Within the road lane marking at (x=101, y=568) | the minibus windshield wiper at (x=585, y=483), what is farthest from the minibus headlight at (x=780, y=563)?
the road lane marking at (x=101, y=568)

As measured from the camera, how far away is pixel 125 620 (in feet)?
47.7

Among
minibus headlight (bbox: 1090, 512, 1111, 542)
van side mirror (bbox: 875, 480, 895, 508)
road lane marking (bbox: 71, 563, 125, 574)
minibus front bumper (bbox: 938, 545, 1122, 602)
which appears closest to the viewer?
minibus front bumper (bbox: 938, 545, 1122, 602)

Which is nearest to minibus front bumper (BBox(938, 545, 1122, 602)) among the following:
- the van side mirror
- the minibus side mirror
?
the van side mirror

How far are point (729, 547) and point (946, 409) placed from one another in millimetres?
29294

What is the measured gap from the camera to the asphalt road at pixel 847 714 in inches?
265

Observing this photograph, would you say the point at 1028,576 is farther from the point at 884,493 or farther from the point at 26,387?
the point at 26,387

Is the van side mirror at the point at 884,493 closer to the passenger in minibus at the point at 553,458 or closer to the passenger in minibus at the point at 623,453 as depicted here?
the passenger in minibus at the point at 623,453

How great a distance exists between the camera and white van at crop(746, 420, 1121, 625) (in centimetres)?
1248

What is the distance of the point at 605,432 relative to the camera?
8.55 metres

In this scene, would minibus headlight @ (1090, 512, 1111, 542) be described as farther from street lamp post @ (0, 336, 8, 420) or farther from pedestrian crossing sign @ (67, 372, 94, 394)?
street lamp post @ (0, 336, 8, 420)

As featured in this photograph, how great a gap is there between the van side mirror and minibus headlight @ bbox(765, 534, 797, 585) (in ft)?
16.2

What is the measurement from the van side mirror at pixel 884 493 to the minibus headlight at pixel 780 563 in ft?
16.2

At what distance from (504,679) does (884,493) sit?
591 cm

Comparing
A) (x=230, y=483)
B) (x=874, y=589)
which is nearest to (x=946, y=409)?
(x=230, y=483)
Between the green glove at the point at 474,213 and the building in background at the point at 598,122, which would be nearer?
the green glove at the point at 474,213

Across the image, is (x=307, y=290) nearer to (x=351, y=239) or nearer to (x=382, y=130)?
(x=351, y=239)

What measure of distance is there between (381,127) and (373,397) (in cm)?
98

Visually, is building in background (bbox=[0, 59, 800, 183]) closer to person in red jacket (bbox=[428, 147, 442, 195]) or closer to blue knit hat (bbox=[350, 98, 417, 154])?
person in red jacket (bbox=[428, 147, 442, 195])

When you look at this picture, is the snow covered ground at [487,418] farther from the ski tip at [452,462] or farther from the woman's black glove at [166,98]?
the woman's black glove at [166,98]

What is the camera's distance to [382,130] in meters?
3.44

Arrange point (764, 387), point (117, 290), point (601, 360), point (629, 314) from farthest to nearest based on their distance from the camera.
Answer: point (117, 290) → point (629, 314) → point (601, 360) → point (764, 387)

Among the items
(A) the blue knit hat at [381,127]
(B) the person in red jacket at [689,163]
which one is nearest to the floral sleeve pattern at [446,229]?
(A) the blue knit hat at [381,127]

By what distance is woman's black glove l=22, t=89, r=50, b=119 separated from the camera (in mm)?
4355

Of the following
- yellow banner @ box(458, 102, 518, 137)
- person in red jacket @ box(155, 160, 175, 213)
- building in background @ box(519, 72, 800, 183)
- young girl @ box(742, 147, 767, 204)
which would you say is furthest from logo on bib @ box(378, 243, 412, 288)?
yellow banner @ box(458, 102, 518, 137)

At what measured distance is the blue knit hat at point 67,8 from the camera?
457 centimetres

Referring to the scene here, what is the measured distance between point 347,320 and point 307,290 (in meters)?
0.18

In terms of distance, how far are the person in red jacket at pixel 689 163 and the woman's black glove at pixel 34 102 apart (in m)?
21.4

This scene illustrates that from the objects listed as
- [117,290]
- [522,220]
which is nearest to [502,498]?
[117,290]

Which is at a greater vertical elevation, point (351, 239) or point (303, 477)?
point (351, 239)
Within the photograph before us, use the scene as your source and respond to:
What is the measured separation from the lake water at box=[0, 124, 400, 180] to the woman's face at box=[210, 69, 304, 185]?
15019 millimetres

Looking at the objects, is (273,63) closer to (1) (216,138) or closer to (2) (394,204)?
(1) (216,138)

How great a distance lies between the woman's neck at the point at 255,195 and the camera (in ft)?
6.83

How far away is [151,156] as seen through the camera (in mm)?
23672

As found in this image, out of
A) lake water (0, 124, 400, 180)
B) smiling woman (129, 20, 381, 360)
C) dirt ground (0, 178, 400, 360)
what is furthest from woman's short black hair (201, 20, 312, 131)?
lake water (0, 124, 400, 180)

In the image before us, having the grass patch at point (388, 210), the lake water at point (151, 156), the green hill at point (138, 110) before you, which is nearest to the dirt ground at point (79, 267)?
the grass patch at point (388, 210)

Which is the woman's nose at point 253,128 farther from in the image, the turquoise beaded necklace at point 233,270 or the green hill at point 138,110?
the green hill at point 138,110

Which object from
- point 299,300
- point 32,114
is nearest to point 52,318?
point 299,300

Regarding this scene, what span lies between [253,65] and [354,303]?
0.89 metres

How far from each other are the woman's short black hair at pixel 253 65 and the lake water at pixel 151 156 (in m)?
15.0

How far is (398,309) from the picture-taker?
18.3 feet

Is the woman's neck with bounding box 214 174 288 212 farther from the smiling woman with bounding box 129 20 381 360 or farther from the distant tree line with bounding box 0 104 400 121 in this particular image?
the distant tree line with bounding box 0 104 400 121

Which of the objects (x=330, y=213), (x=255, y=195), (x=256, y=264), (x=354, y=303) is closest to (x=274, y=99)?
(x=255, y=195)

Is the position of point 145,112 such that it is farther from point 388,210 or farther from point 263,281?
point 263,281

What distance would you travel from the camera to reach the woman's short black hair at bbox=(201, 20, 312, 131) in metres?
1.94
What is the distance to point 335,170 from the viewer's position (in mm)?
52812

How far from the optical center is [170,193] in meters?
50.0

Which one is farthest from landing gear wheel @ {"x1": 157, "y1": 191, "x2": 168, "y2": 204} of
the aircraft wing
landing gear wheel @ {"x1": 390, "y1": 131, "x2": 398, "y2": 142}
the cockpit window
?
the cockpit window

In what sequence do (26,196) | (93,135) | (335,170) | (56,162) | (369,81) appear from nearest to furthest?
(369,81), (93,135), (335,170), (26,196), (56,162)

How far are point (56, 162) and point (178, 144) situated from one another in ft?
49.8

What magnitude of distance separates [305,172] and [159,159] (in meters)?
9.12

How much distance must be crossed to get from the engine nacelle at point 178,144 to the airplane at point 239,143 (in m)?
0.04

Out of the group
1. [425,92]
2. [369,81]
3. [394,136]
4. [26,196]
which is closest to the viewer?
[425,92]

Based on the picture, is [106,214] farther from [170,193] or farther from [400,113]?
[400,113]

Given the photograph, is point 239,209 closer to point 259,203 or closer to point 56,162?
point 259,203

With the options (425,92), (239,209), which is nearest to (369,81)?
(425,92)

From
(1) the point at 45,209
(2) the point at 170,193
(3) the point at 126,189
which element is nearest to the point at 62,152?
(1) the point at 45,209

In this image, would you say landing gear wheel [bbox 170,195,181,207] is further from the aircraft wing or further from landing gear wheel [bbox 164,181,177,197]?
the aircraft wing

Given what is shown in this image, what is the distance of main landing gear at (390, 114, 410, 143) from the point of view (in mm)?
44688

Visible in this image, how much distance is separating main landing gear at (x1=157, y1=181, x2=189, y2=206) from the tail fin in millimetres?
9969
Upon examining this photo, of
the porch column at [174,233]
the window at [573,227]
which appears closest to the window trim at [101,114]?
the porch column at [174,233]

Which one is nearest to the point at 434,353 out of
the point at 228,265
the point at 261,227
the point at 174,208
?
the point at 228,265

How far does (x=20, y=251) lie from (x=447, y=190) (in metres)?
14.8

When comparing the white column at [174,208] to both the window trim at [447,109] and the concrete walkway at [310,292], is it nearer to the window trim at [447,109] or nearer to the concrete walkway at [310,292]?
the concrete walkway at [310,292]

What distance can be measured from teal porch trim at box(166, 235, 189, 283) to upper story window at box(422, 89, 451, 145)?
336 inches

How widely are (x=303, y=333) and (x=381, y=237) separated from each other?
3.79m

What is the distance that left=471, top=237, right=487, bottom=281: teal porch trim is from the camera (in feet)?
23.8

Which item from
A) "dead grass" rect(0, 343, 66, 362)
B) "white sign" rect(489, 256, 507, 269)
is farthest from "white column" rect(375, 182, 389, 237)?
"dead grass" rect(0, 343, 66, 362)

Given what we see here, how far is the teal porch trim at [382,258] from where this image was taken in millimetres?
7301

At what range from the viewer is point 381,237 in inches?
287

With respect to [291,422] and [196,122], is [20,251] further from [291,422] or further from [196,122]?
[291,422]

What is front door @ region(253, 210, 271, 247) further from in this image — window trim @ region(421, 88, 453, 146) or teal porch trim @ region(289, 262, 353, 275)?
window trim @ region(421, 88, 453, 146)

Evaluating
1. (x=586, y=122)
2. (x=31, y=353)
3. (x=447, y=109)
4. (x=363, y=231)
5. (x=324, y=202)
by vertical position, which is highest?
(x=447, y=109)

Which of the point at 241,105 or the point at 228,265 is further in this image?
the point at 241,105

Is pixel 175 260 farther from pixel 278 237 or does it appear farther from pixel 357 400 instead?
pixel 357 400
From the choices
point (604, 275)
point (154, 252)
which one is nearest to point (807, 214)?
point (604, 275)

The task — Replace "turquoise" with "blue" in the listing lines running from the line with "Which is the" up to and including the line with "0.89 metres". Return only those lines, with nothing else changed.

Exercise result —
Which is the woman's nose at point 253,128 farther from in the image, the blue beaded necklace at point 233,270 or the green hill at point 138,110?
the green hill at point 138,110

Which object from
- point 299,300
- point 32,114
is nearest to point 52,318?
point 299,300

Regarding this scene, what span lies between [253,65] and [354,303]?
0.89 metres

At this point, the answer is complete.